EXERCISE DIRECTIONS: When you reach the records below, output every one exactly as written but leave out any pictures.

GIVEN INFORMATION:
* * * * *
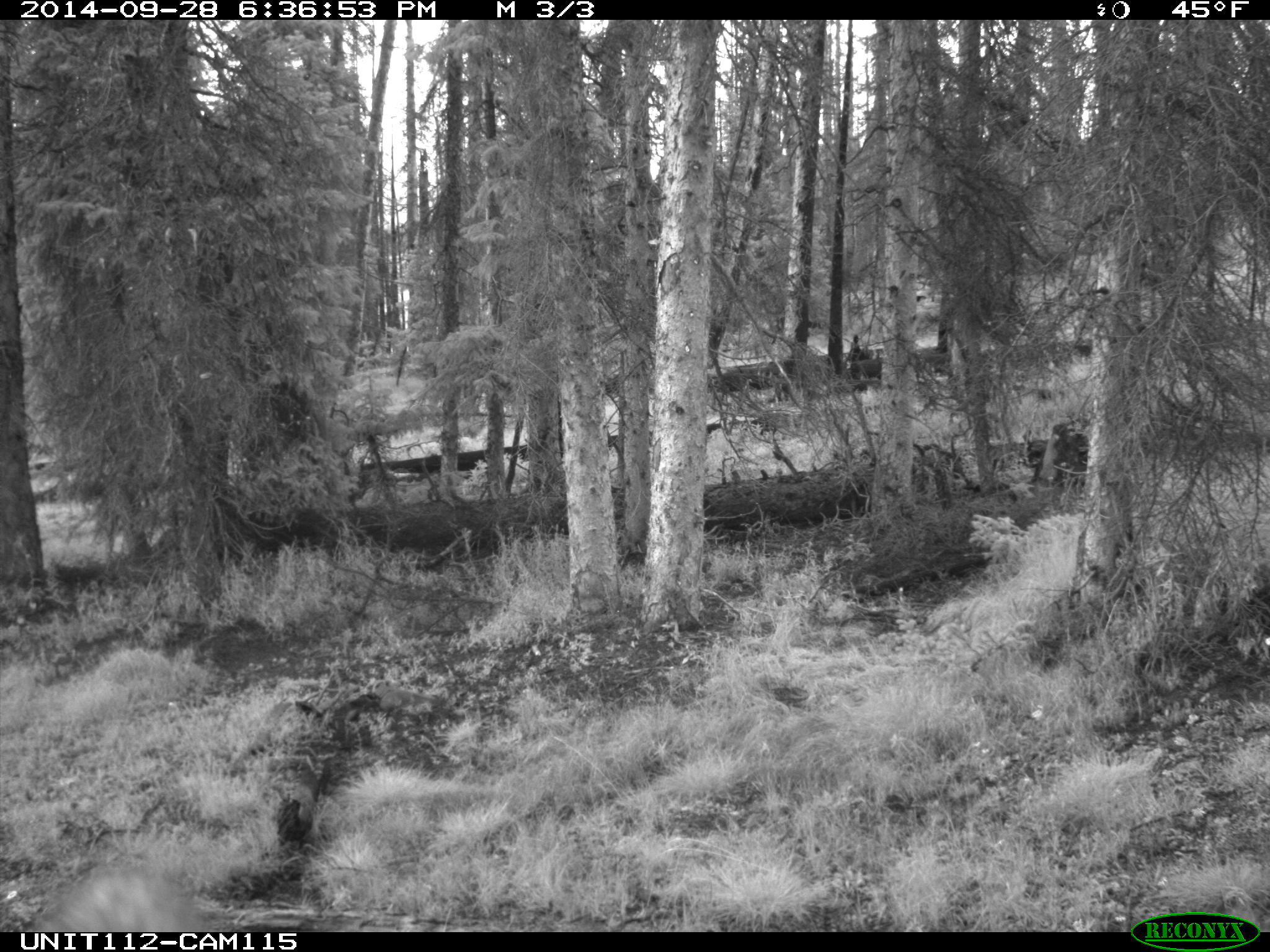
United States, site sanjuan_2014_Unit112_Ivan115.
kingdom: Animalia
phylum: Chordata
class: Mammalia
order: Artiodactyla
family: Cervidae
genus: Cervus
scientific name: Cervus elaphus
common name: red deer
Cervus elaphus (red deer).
* * * * *
EXERCISE SOLUTION:
United States, site sanjuan_2014_Unit112_Ivan115.
kingdom: Animalia
phylum: Chordata
class: Mammalia
order: Artiodactyla
family: Cervidae
genus: Cervus
scientific name: Cervus elaphus
common name: red deer
Cervus elaphus (red deer).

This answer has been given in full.